> What you should do
Go through the entries below and retype them exactly, omitting each picture.

> Exercise material
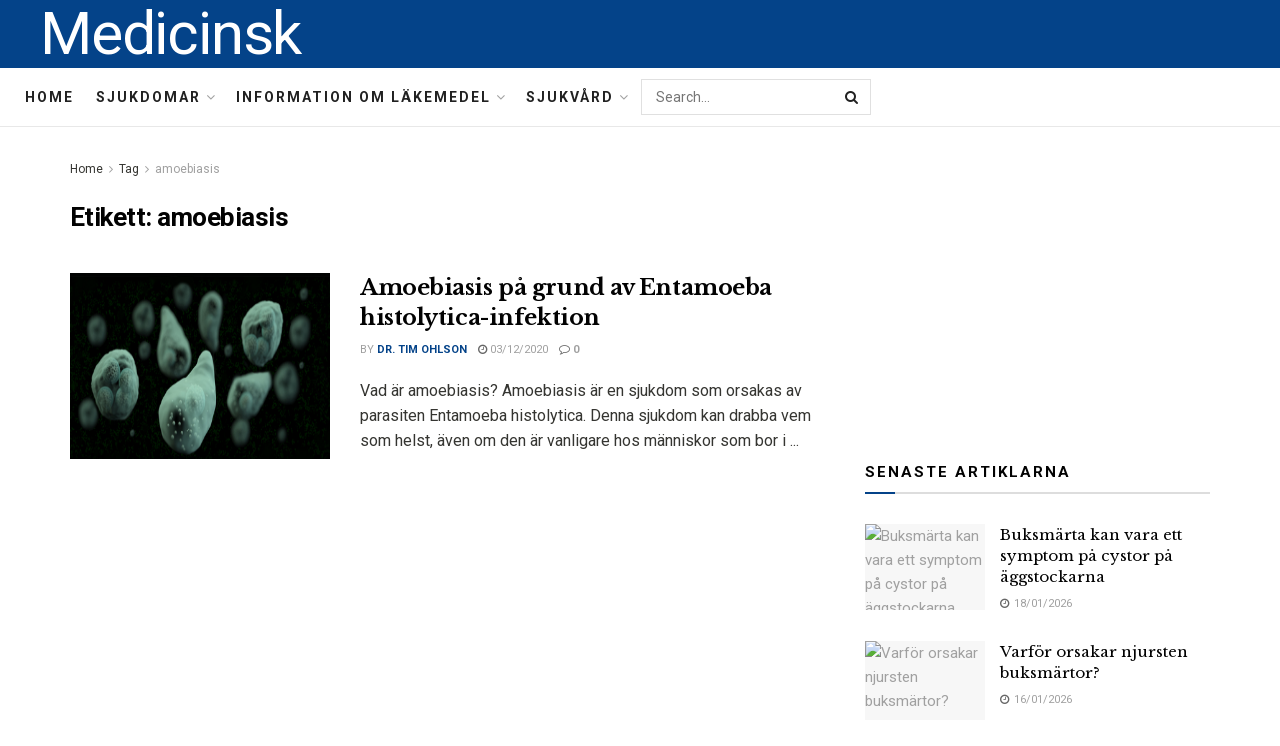

--- FILE ---
content_type: text/html; charset=utf-8
request_url: https://www.google.com/recaptcha/api2/aframe
body_size: 265
content:
<!DOCTYPE HTML><html><head><meta http-equiv="content-type" content="text/html; charset=UTF-8"></head><body><script nonce="2A9gKHlIoivZQs10GOgxvA">/** Anti-fraud and anti-abuse applications only. See google.com/recaptcha */ try{var clients={'sodar':'https://pagead2.googlesyndication.com/pagead/sodar?'};window.addEventListener("message",function(a){try{if(a.source===window.parent){var b=JSON.parse(a.data);var c=clients[b['id']];if(c){var d=document.createElement('img');d.src=c+b['params']+'&rc='+(localStorage.getItem("rc::a")?sessionStorage.getItem("rc::b"):"");window.document.body.appendChild(d);sessionStorage.setItem("rc::e",parseInt(sessionStorage.getItem("rc::e")||0)+1);localStorage.setItem("rc::h",'1768732463247');}}}catch(b){}});window.parent.postMessage("_grecaptcha_ready", "*");}catch(b){}</script></body></html>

> Reply to the task
--- FILE ---
content_type: text/html; charset=utf-8
request_url: https://www.google.com/recaptcha/api2/aframe
body_size: 265
content:
<!DOCTYPE HTML><html><head><meta http-equiv="content-type" content="text/html; charset=UTF-8"></head><body><script nonce="2A9gKHlIoivZQs10GOgxvA">/** Anti-fraud and anti-abuse applications only. See google.com/recaptcha */ try{var clients={'sodar':'https://pagead2.googlesyndication.com/pagead/sodar?'};window.addEventListener("message",function(a){try{if(a.source===window.parent){var b=JSON.parse(a.data);var c=clients[b['id']];if(c){var d=document.createElement('img');d.src=c+b['params']+'&rc='+(localStorage.getItem("rc::a")?sessionStorage.getItem("rc::b"):"");window.document.body.appendChild(d);sessionStorage.setItem("rc::e",parseInt(sessionStorage.getItem("rc::e")||0)+1);localStorage.setItem("rc::h",'1768732463247');}}}catch(b){}});window.parent.postMessage("_grecaptcha_ready", "*");}catch(b){}</script></body></html>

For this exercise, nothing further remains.